A large crowd of UNC-Chapel Hill students marched across their campus today urging for climate action.
“No more coal! No more oil! Keep that carbon in the soil!” first-year student Ember Penney called into a megaphone.
The UNC-Chapel Hill students held the march in conjunction with the 2022 Global Climate Strike — an international youth movement for climate action — with a focus on local solutions for their campus.
Students at #UNC-CH are protesting for climate action as part of the 2022 Global Climate Strike. They want the university to set short-term deadlines on its sustainability plan and divest from fossil fuels. pic.twitter.com/Aw640urVla
— Liz Schlemmer (@LSchlemmer_WUNC) March 25, 2022
Penney helped organize the march to call for the university to put more concrete, short-term benchmarks in its Climate Action Plan. The university's stated goal is to reach greenhouse gas neutrality by 2040.
“We're still using an on-campus coal-burning power plant. A lot of the deadlines are listed as 'to be determined' and so today we're going to try to speed up the process,” Penney said.
She said she’s frustrated that without short-term deadlines in place, the university’s goal post for carbon neutrality has moved back and forth.
In 2010, UNC-Chapel Hill’s former chancellor Holden Thorp announced the university planned to end its use of coal by 2020. The university then changed its goal to being greenhouse gas neutral by 2050 — without promising an end to coal — then moved that goal up to 2040.
The university continues to operate a coal-burning power plant on campus today.
The Center for Biological Diversity has alleged that based on air modeling conducted by experts, the permit that the state of North Carolina has issued UNC-Chapel Hill allows its coal production to cause high levels of ambient air pollution across campus and Chapel Hill. The center lost a lawsuit against UNC-Chapel Hill in 2021, and is currently petitioning the EPA to object to UNC’s permit because of its effect on air quality.
“UNC-Chapel Hill stands alone as the greatest air polluter in Orange County,” said Perrin de Jong of the Center for Biological Diversity in an interview with WUNC.

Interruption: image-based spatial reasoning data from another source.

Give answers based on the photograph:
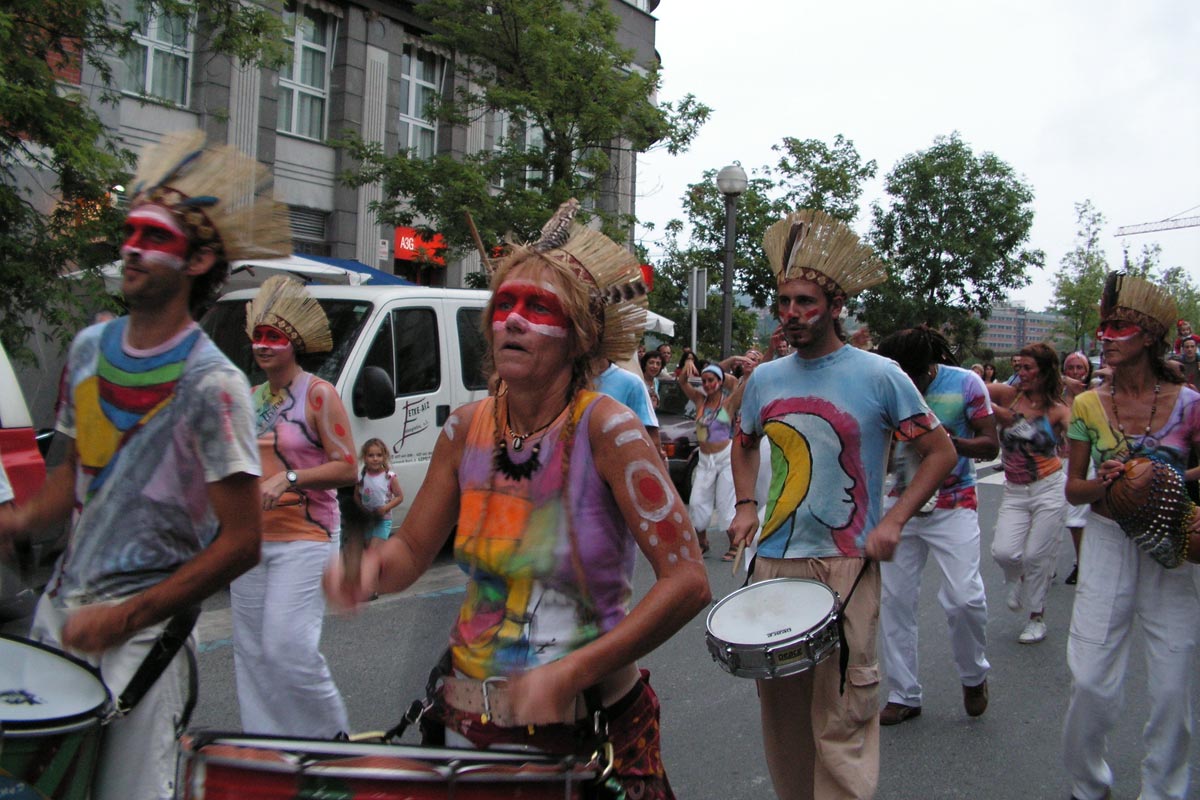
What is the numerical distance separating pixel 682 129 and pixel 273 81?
794 cm

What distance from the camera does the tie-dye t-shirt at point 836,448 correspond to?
3.80 m

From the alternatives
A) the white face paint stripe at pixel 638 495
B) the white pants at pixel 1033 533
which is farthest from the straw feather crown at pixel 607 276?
the white pants at pixel 1033 533

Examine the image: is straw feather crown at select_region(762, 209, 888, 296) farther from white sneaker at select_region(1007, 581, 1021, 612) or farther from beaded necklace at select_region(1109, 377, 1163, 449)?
white sneaker at select_region(1007, 581, 1021, 612)

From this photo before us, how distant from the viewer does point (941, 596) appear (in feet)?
18.3

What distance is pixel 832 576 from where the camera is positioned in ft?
12.4

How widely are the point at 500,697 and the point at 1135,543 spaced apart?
3.05m

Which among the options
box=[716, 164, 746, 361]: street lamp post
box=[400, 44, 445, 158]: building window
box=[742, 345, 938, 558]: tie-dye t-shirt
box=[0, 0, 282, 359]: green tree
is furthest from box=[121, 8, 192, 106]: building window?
box=[742, 345, 938, 558]: tie-dye t-shirt

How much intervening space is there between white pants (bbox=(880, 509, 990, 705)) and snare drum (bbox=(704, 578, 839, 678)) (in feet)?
6.44

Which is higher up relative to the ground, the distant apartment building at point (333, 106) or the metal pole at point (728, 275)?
the distant apartment building at point (333, 106)

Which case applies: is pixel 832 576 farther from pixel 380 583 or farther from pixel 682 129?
pixel 682 129

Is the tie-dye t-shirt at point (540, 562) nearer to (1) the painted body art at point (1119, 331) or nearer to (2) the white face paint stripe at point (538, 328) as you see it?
(2) the white face paint stripe at point (538, 328)

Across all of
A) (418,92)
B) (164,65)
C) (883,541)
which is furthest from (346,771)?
(418,92)

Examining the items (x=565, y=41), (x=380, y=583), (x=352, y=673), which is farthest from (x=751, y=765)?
(x=565, y=41)

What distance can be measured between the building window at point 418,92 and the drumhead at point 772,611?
1959cm
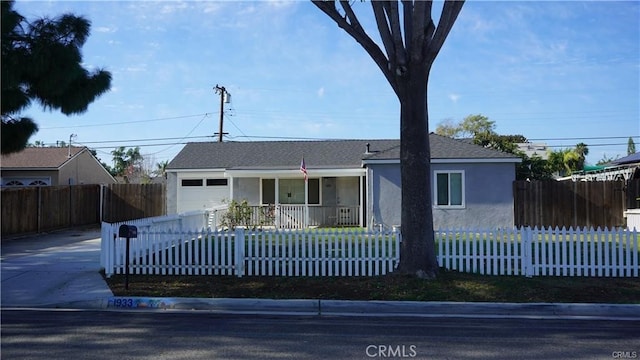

Penney echoed those allegations at the demonstration.
“A lot of UNC students don’t know this, but just by standing here in ‘The Pit’ we are breathing in elevated levels of [nitrogen dioxide and sulfur dioxide],” Penney said before a crowd of students. “Why? Because we have a coal-burning power plant on campus.”
Tariro Magarira is a junior majoring in environmental science who attended the march. He said he’d like to see the university hire more faculty and admit more students into its Environment, Ecology and Energy Program.
“It’s severely lacking in diversity,” Magarira said, adding that he’d like to have more class discussions about environmental justice for communities of color in North Carolina.
Magarira said he hopes more students will be inspired to take action in favor of climate justice.
“It's not about solving climate change individually,” Magarira said. “Advocate for what you can in your community and hopefully we can have a more clean and equitable future.”